[Excerpt to read]
## BEGIN
Live Review: Ball Park Music and San Cisco deliver powerhouse performances in Melbourne with Ruby Fields

It’s not always that bands manage to get the ideal opener for a tour, but headliners San Cisco and Ball Park Music hit the winning ticket with Ruby Fields. The pocket rocket of a musician had it all for her sadly short opening set, with failed jokes, rocking guitars and her usual Aussie charm. Ruby’s set began with her thrilling EP’s lead up single “Ritalin” which was introduced to raucous applause from the already built up crowd. The rock ‘n’ roll guitar line and Ruby’s quick active vocals left a mark and kicked off what looked to be an incredible tour.

It was just the right amount of energy from the Sydney rocker and paired perfectly with the coming act San Cisco as Ruby’s rough indie rock kept the spirit alight. The set pumped and the stem of power through the set was only halted for a moment, coming in the form of her track written about her mother, “Red Neck Lullaby”. Stating it was the only “emotion” she was going to display through the set, ”Red Neck Lullaby” was a quiet highlight in a performance filled with distinct guitar lines and firey drum hits.

Her two career opening singles, “I Want” and “P Plates” closed out her set. While the tracks are still young in the scheme of things, they were easily well known by the party of people in the hall. Ruby’s dynamic and honest writing about growing up thoroughly entertained the crowd, but also contained an ounce of truth which was reflected through the young crowd of the all ages show.  

The long standing indie rocking four-piece of Fremantle, San Cisco put on a show to be remembered owning the Festival Hall stage for over an hour. The set was clearly one meant for a party and they lit up the opening show of their country wide tour alongside Ball Park Music with style.
## END
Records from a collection
## BEGIN
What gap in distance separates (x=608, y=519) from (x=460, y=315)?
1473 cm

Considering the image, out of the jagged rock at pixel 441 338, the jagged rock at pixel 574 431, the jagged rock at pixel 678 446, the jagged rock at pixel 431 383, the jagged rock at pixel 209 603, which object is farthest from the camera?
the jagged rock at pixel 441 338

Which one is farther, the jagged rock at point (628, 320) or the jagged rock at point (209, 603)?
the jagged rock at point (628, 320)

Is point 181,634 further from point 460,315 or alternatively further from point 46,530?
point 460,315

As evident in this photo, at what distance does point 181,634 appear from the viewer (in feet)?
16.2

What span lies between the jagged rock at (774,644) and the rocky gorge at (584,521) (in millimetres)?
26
## END
[Tasks and exercises]
1. Reproduce the concert review word for word, everything from "It was just" down to "firey drum hits.".
2. In the concert review, which two singles closed out Ruby Fields's set?
The records have no connection to the concert review.

[Answers provided]
1.
It was just the right amount of energy from the Sydney rocker and paired perfectly with the coming act San Cisco as Ruby’s rough indie rock kept the spirit alight. The set pumped and the stem of power through the set was only halted for a moment, coming in the form of her track written about her mother, “Red Neck Lullaby”. Stating it was the only “emotion” she was going to display through the set, ”Red Neck Lullaby” was a quiet highlight in a performance filled with distinct guitar lines and firey drum hits.

2. "I Want" and "P Plates"